Programmer Ted Dziuba suggests an alternative to traditional program that he called “Taco Bell Programming.” The Taco Bell chain creates multiple menu items from about eight different ingredients. Dziuba wants to be able to be able to create many applications with combinations of about eight different shell commands.

Here’s an example from Dziuba:

Here’s a concrete example: suppose you have millions of web pages that you want to download and save to disk for later processing. How do you do it? The cool-kids answer is to write a distributed crawler in Clojure and run it on EC2, handing out jobs with a message queue like SQS or ZeroMQ.

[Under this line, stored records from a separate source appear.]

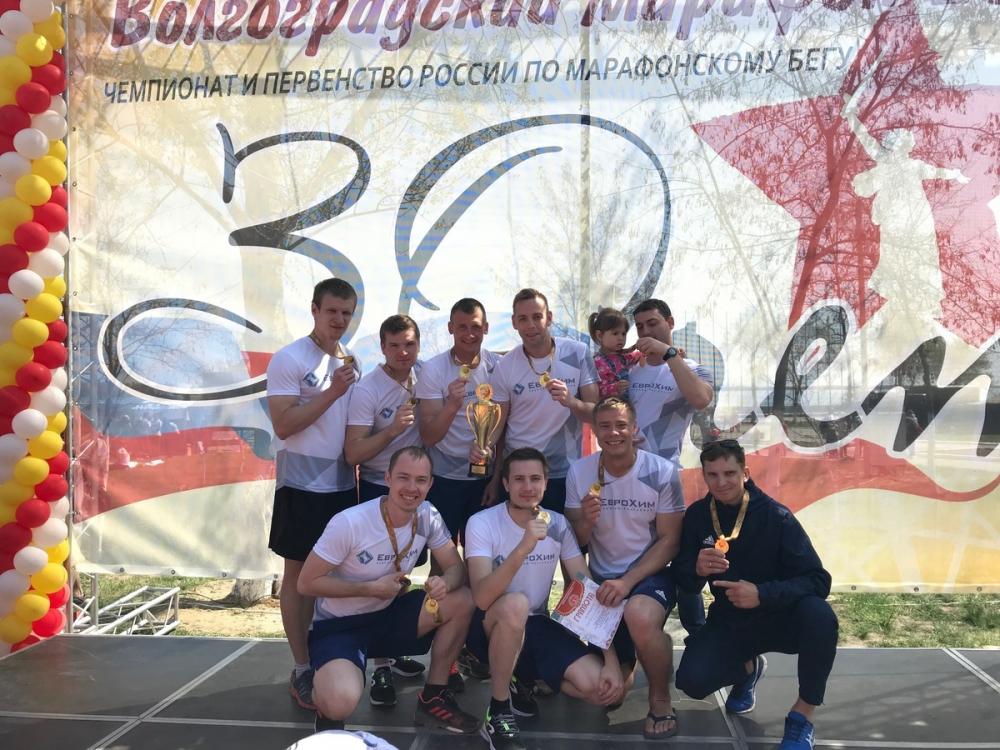 Спортсмены «ЕвроХим-ВолгаКалия» заняли втрое место в марафонском забеге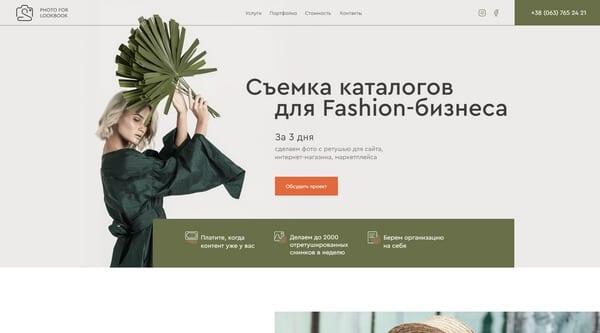 Съёмка каталогов для fashion-бизнеса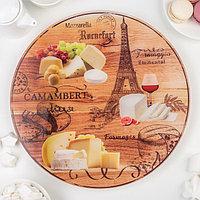 Подставка для торта вращающаяся 'Сыр Париж', 30 см, в подарочной упаковке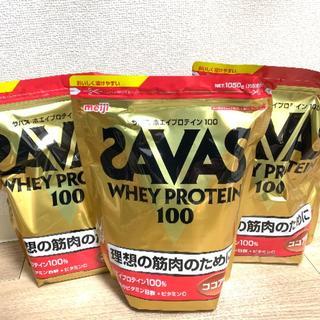 ザバス SAVAS ホエイプロテイン100 ココア味 1050g×3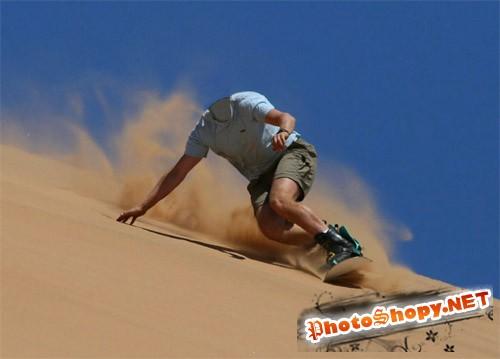 Шаблон мужской - серфинг на песке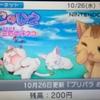 ニンテンドーeショップ更新!3DSでちびキャラアニメ工房!3Dパワードリフト単品版は追加要素アリ!WiiUのVCでF-ZEROX!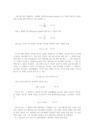 공학 실험 - 홀 효과 측정(-7171_03_.jpg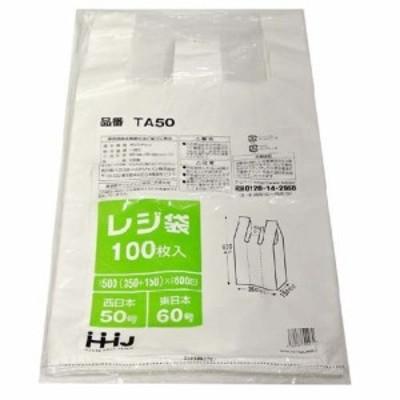 レジ袋 白 西日本50号/東日本60号(100枚入)[ゴミ袋]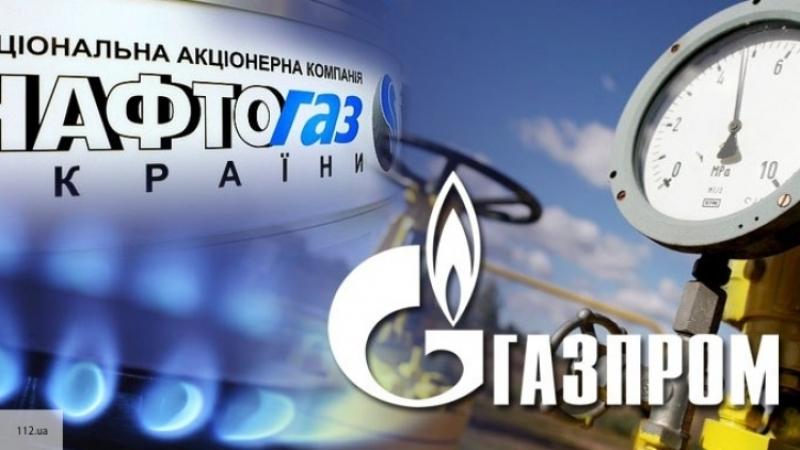 ЕК: уУкраины есть деньги напокупку газа у РФ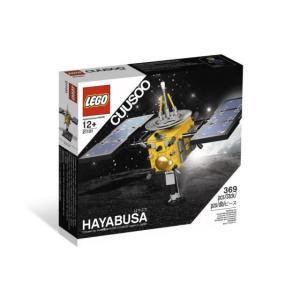 レゴ クーソー 21101 はやぶさ #002|miraiya05
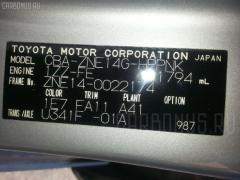 Обшивка багажника TOYOTA WISH ZNE14G Фото 2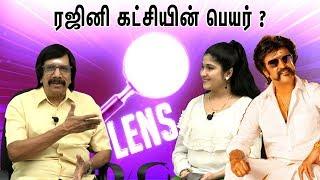 நயன்தாரா திருமணம்? LENS   Cinema Question & Answer   Chithra Lakshmanan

The Taco Bell answer? xargs and wget. In the rare case that you saturate the network connection, add some split and rsync. A “distributed crawler” is really only like 10 lines of shell script.

Dziuba gives another example. Instead of using Hadoop to process that data once you have it, you can use:

find crawl_dir/ -type f -print0 | xargs -n1 -0 -P32 ./process

“It is a viable way to deal with massive data problems, at least for one-off jobs,” Big data expert and ReadWriteWeb contributor Pete Warden says about Dziuba’s Taco Bell programming concept. “You’re trading off the ability to manage and tightly control the process against development speed.”

Do you have any favorite hacks like this?